THE declaration of emergency rule in strife-torn Natal Province on March 31 has failed to curb escalating political violence ahead of the first all-race elections scheduled for April 26-28.
Growing uncertainty has sent formerly buoyant financial markets into a downward spiral and sparked widespread panic among the white minority, who have joined lines at stores nationwide to stockpile food and gas. Pamphlets circulated by facsimile and mail advise whites on how to survive the disruption of services before and after the poll. Newspapers carry daily reports about pre-election panic, which has sent depressed consumer sales soaring.
The death toll in Natal - the focus of a relentless power struggle between rival Zulu factions loyal to the African National Congress (ANC) and Inkatha Freedom Party - has risen to 64 since the emergency declaration.
ANC President Nelson Mandela confirmed over the April 2 weekend that a planned summit between himself, President Frederik de Klerk, Inkatha leader Chief Mangosuthu Buthelezi, and Zulu monarch King Goodwill Zwelithini would go ahead at an undisclosed venue on April 8.
``At best it could improve the atmosphere for an election and lead to some joint peace ventures to calm tensions,'' says a Western diplomat. ``But it could just as well turn into another counsel of despair.''
Diplomats and political analysts say the four-way summit is the last hope for negotiating the holding of free and fair elections in Natal. If the summit fails to resolve the conflict, the government will most likely increase emergency measures, and hundreds of Inkatha activists could be detained.
On April 5 in the coastal town of Empangeni in northern Natal, tens of thousands of Inkatha-supporting Zulu demonstrators defied emergency regulations outlawing the carrying of dangerous weapons. Police removed firearms and metal spears, but the Zulu marchers refused to part with their traditional weapons - sharpened sticks, clubs, and cowhide shields.
Security forces guarded ANC offices and surrounded them with razor wire to avoid a repetition of the violence that erupted in Johannesburg March 28. A clash between Inkatha marchers, ANC guards, and mystery snipers ended in the loss of 53 lives.
ANC officials in Natal, reeling from an Easter weekend of massacres and random revenge killings that left scores of its supporters dead, have criticized the emergency as ineffective. Some liberal newspaper editors and academics charged the emergency was a backward step that raised prospects of new tyranny developing after the election.

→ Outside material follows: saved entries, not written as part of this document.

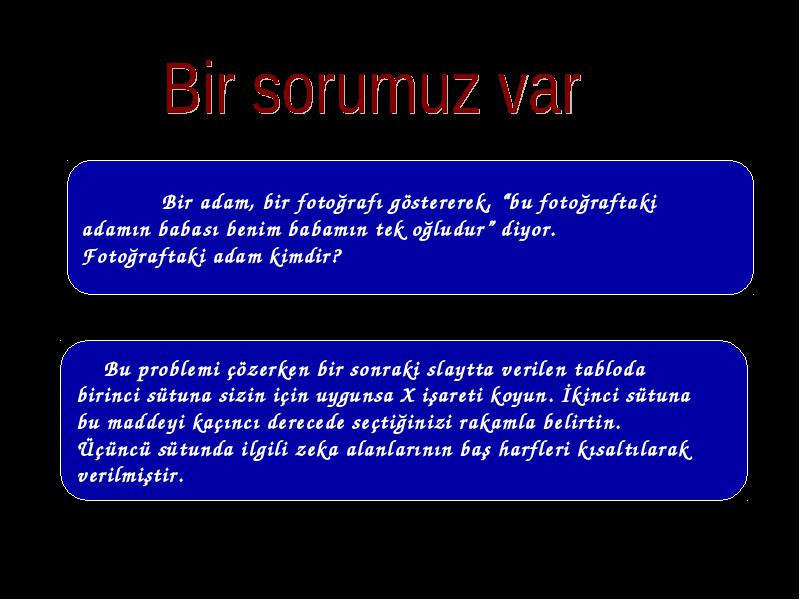 Bir sorumuz var

Bir adam, bir fotoğrafı göstererek, "bu fotoğraftaki adamın babası benim babamın tek oğludur" diyor. Fotoğraftaki adam kimdir?

Bu problemi çözerken bir sonraki slaytta verilen tabloda birinci sütuna sizin için uygunsa X işareti koyun. İkinci sütuna bu maddeyi kaçıncı derecede seçtiğinizi rakamla belirtin. Üçüncü sütunda ilgili zeka alanlarının baş harfleri kısaltılarak verilmiştir.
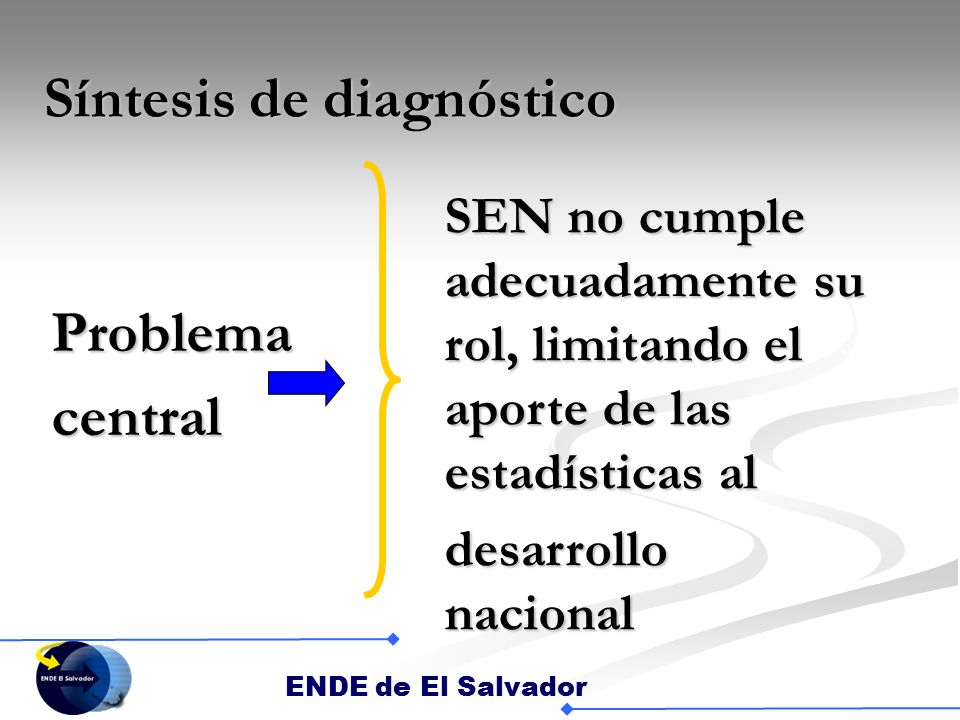 Síntesis de diagnóstico

Problema central

SEN no cumple adecuadamente su rol, limitando el aporte de las estadísticas al desarrollo nacional

ENDE El Salvador

ENDE de El Salvador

``Before our new democracy has even been born, it has become hostage to political expedience,'' stated the Sunday Times of Johannesburg, the country's main weekly newspaper.

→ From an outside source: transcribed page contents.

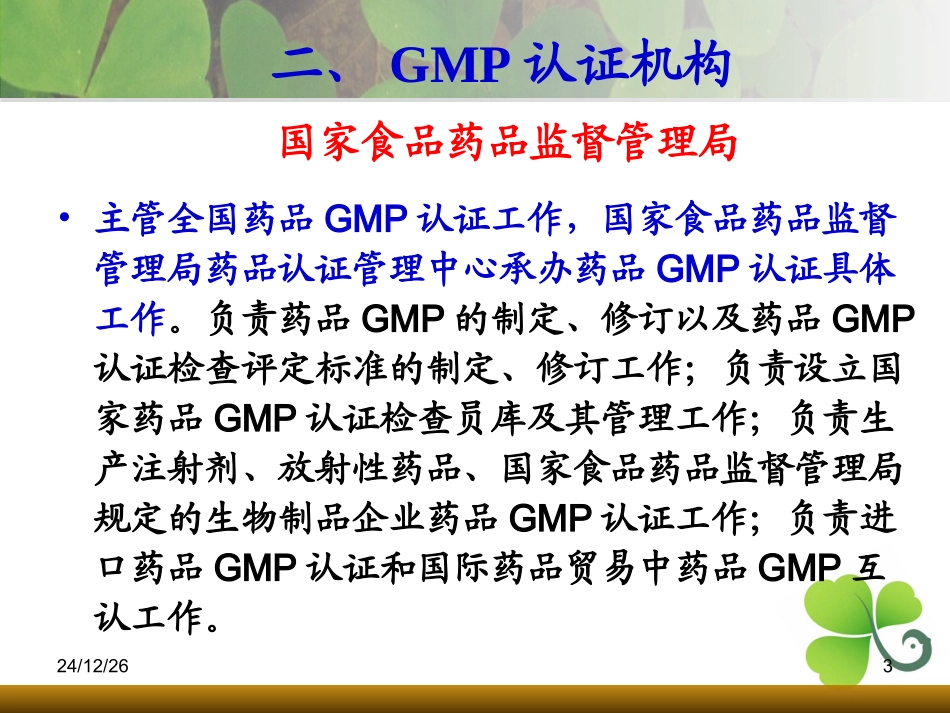 二、 GMP 认证机构

国家食品药品监督管理局

• 主管全国药品 GMP 认证工作，国家食品药品监督管理局药品认证管理中心承办药品 GMP 认证具体工作。负责药品 GMP 的制定、修订以及药品 GMP 认证检查评定标准的制定、修订工作；负责设立国家药品 GMP 认证检查员库及其管理工作；负责生产注射剂、放射性药品、国家食品药品监督管理局规定的生物制品企业药品 GMP 认证工作；负责进口药品 GMP 认证和国际药品贸易中药品 GMP 互认工作。

24/12/26

3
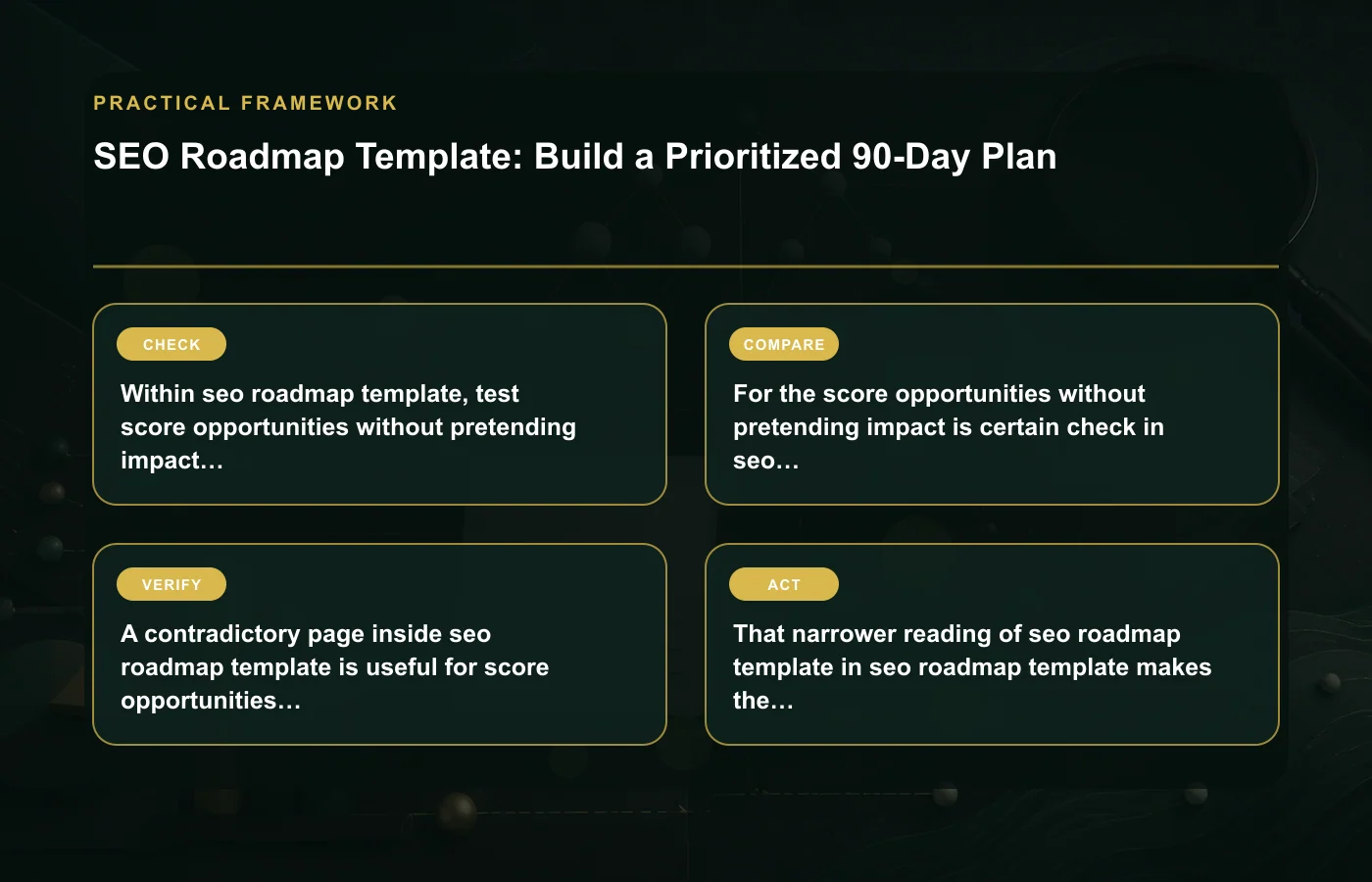 PRACTICAL FRAMEWORK

SEO Roadmap Template: Build a Prioritized 90-Day Plan

CHECK

Within seo roadmap template, test score opportunities without pretending impact…

COMPARE

For the score opportunities without pretending impact is certain check in seo…

VERIFY

A contradictory page inside seo roadmap template is useful for score opportunities…

ACT

That narrower reading of seo roadmap template in seo roadmap template makes the…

Attempts at international mediation to resolve political differences between Inkatha and the ANC, which have led to Inkatha boycotting the poll, were delayed until next week.
Inkatha and the ANC have failed to reach agreement on the terms of reference for the international mediators, including former United States Secretary of State Henry Kissinger and former British Foreign Secretary Lord Carrington. Mr. Kissinger and Lord Carrington, who according to South African mediators are due in the country the week of April 11, have indicated they are not prepared to mediate until terms of reference for the talks have been finalized.

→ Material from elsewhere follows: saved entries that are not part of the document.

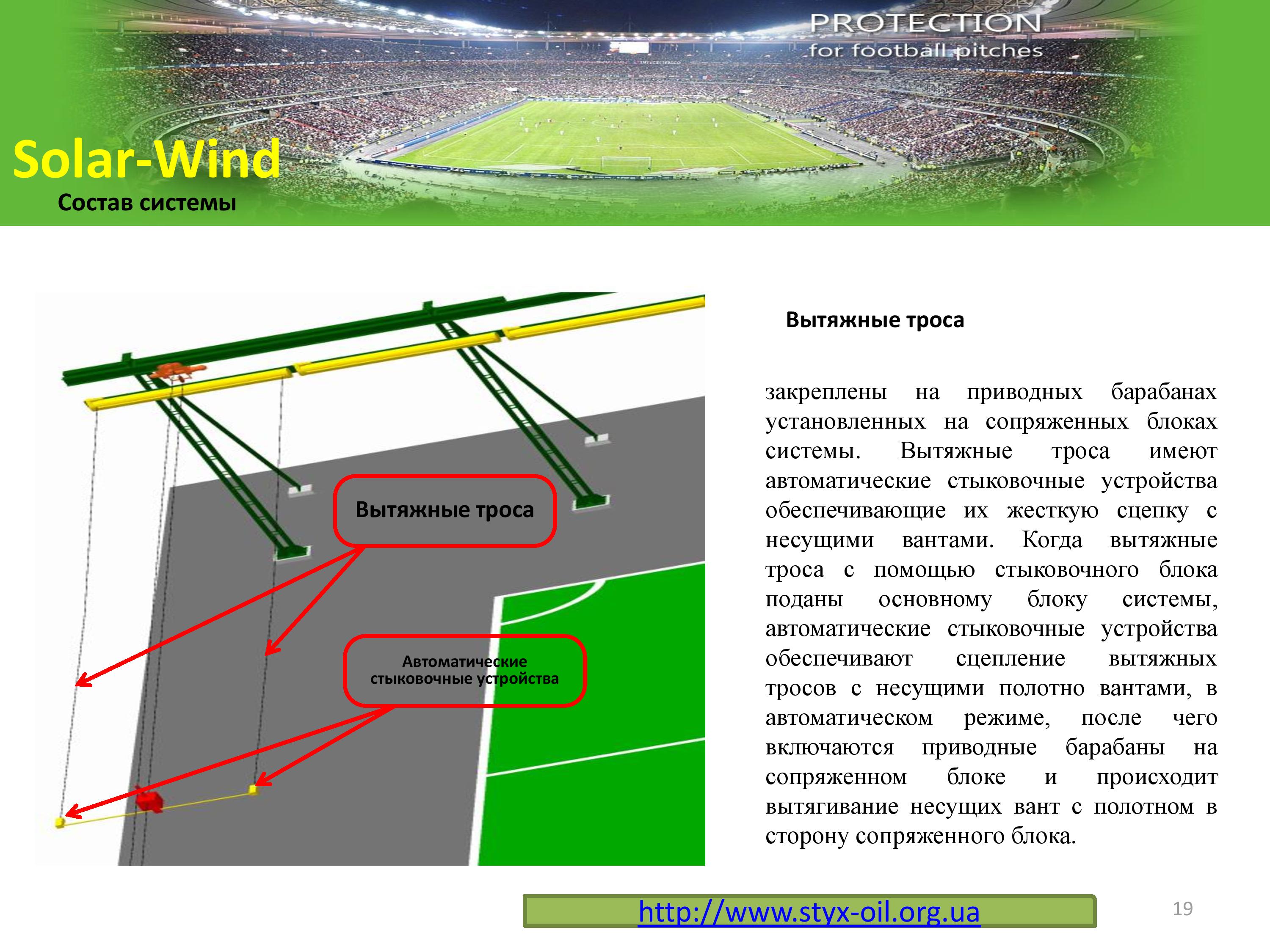 PROTECTION
for football pitches

Solar-Wind
Состав системы

Вытяжные троса

Автоматические стыковочные устройства

Вытяжные троса

закреплены на приводных барабанах установленных на сопряженных блоках системы. Вытяжные троса имеют автоматические стыковочные устройства обеспечивающие их жесткую сцепку с несущими вантами. Когда вытяжные троса с помощью стыковочного блока поданы основному блоку системы, автоматические стыковочные устройства обеспечивают сцепление вытяжных тросов с несущими полотно вантами, в автоматическом режиме, после чего включаются приводные барабаны на сопряженном блоке и происходит вытягивание несущих вант с полотном в сторону сопряженного блока.

http://www.styx-oil.org.ua

19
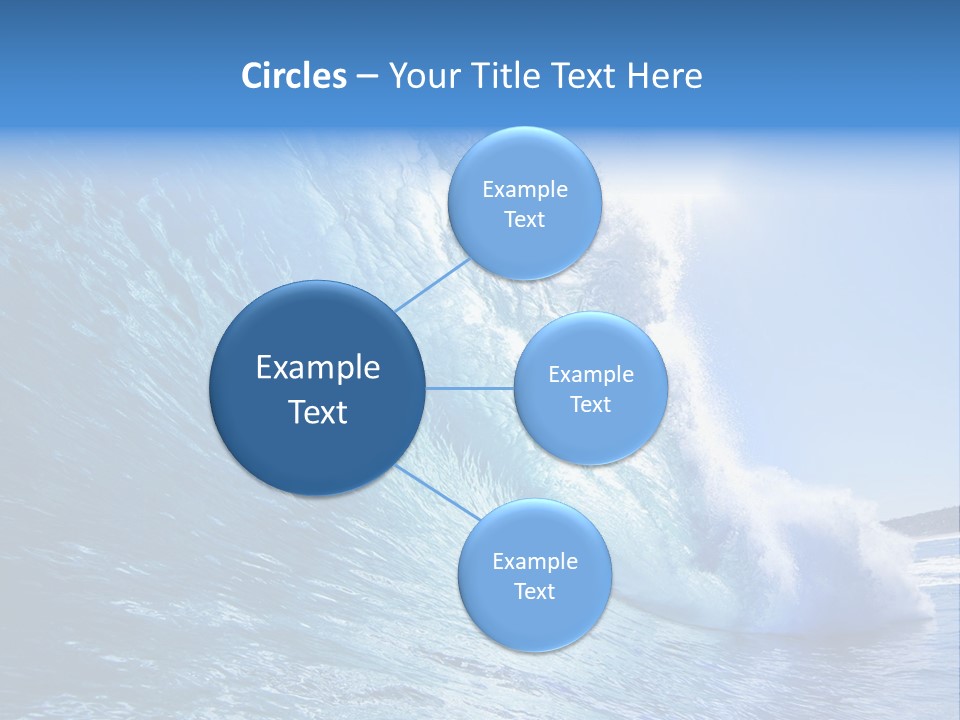 Circles – Your Title Text Here

Example Text

Example Text

Example Text

Example Text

Chief Buthelezi's Inkatha insists the April election date must be postponed to allow implementation of any agreement flowing from the mediation. Mr. Mandela's ANC insists the election must go ahead regardless of the mediation effort and that any agreement reached can be implemented after the election.
Diplomats say that the two sides are close to an agreement on guaranteeing the future of the Zulu monarchy by inserting a special clause into the interim constitution that would secure the position of King Goodwill, but would not offer a political future to Buthelezi, whose political life as head of the KwaZulu government ends after the election.
End of a homeland
The KwaZulu administration, a creation of the apartheid era, would be integrated into the administration of a new KwaZulu/Natal Province.
Inkatha, with the backing of the Zulu monarch, is also demanding greater political and fiscal autonomy for the region.
So far, an estimated 1,200 troops of the South African Defense Force have taken up position in the major townships around Durban. The ANC is demanding that the KwaZulu Police be removed from the control of Buthelezi's KwaZulu government and placed under the control of the South African Police.
The threat of a mutiny in the senior ranks of the police surfaced again April 5 when two senior police generals, suspended by Mr. De Klerk two weeks ago on suspicion of their involvement in gun-running rackets to Inkatha, returned to their offices.